Roll P1 and P2 both into cylinders, where in both P1 and P2, the right edge of the paper just meets the left edge. So, P1 and P2 should now represent cylinders that have equal heights and equal radii.

On P1, mark any arbitrary outer-starting point, on the outside of the cylinder, with a pen. Also, mark any arbitrary inner-ending point, on the inside of the cylinder, with a pen.
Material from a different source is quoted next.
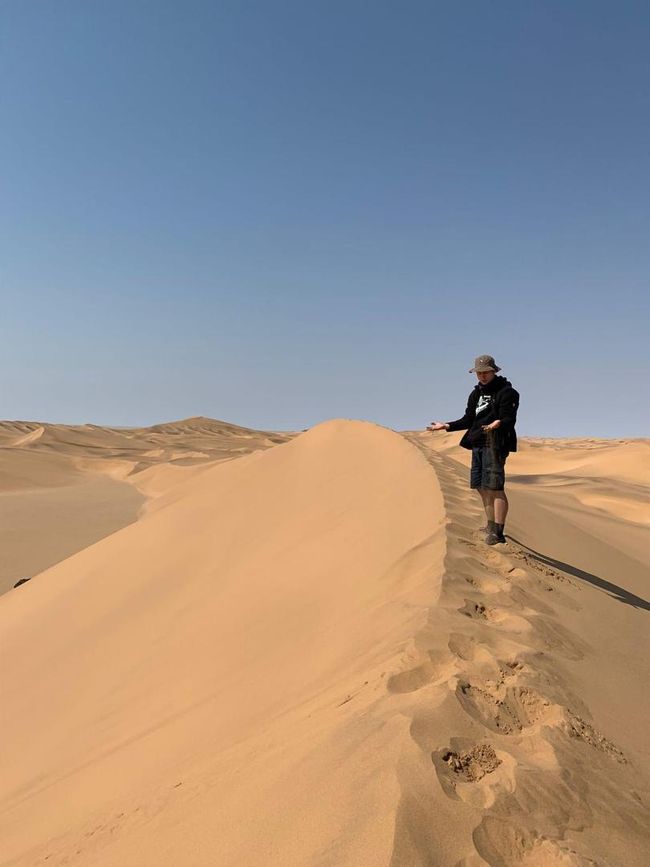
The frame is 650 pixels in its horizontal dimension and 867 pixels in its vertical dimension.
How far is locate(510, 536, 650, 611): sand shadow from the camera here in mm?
3918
On P2, mark the exact same inner-ending point, on the inside of its cylinder, to correspond to the inner-ending point of P1.

Unwrap P1, so that it is now flat on a table, with the side containing the outer-starting point face up.

Unwrap P2, so that it is now flat on the same table, with the side containing the inner-ending point face up.

Place P2 directly above P1, but upside down, so that (in effect) the top edge of P1 is edge-to-edge with what represents the top edge of P2.

Draw the line from the (now visible) outer-starting point on P1 to the inner-ending point on P2. This represents the shortest distance possible between the arbitrarily selected outer-starting point, and inner-ending point.

For the portion of the path that is on P2, trace the same path on the underside of P1, where the underside contains the inner-ending point.

Now, take P1 and roll it back into the cylinder. The path that has been inked in on the outside and inside of P1 represent the path that must be followed to minimize the route going along the surface of the P1 cylinder, from the outer-starting point to the inner-ending point.